According to Cook, Die Glocke was bell-shaped, about 12 ft high and 9 ft in diameter, and incorporated "two high-speed, counter-rotating cylinders filled with a purplish, liquid metallic-looking substance that was supposed to be highly radioactive, code-named 'Xerum 525.'" Cook recounts claims that "scientists and technicians who worked on the bell and who did not die of its effects were wiped out by the SS at the close of the war, and the device was moved to an unknown location". Cook proposed that SS official Hans Kammler later secretly traded this technology to the U.S. military in exchange for his freedom. Witkowski suggested that a concrete ring called "The Henge" near the Wenceslaus mine built in 1943 or 1944 and vaguely resembling Stonehenge was used to tether the Bell during tests. According to writer Jason Colavito, the structure is merely the remains of an ordinary industrial cooling tower.

Witkowski's book was translated to English in 2003. He claimed to have discovered evidence of Die Glocke in a review of WWII-era documents that were declassified by the Polish government, which led him to additional research via archives and interviews. The first document, allegedly supplied to Witkowski by an unnamed Polish government official, was an affidavit from the war crimes trial for General Jakob Sporrenberg, who supposedly confessed to ordering the murder of about 60 persons who had knowledge of the secretive project. Kurt Debus, Wernher von Braun and Walther Gerlach were also allegedly implicated in Die Glocke research. Witkowski claims Die Glocke was organized under a division of the Waffen-SS, and operated mainly at facilities in Lower Silesia. Die Glocke was conceived in early 1942, and active experimentation began in mid-1944.

Prisoners from the Gross-Rosen concentration camp were supposedly exposed to radiation from Die Glocke, resulting in many deaths and health problems. Survivors of the camp are alleged to have reported witnessing tests of Die Glocke, reporting a bright bluish light from the object.

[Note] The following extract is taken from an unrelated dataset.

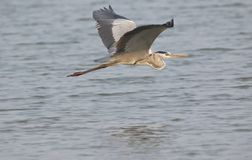 Grey heron bird flying. Alone  above the river water surface stock photo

Witkowski postulated Xerum 525 was likely an irradiated form of mercury used in the creation of a form of plasma that was intended as a weapon and/or propulsion system, and which may have been capable of distorting spacetime.

==Reception==
Cook's publication introduced the topic in English without critically discussing the subject. More recently, historian Eric Kurlander has discussed the topic in his 2017 book on Nazi esotericism Hitler's Monsters: A Supernatural History of the Third Reich. According to reviewer Julian Strube, Kurlander "cites from the reservoir of post-war conspiracy theories" and "heavily relies on sensationalist accounts...mixing up contemporary sources with post-war sensationalist literature, half-truths, and fictitious accounts".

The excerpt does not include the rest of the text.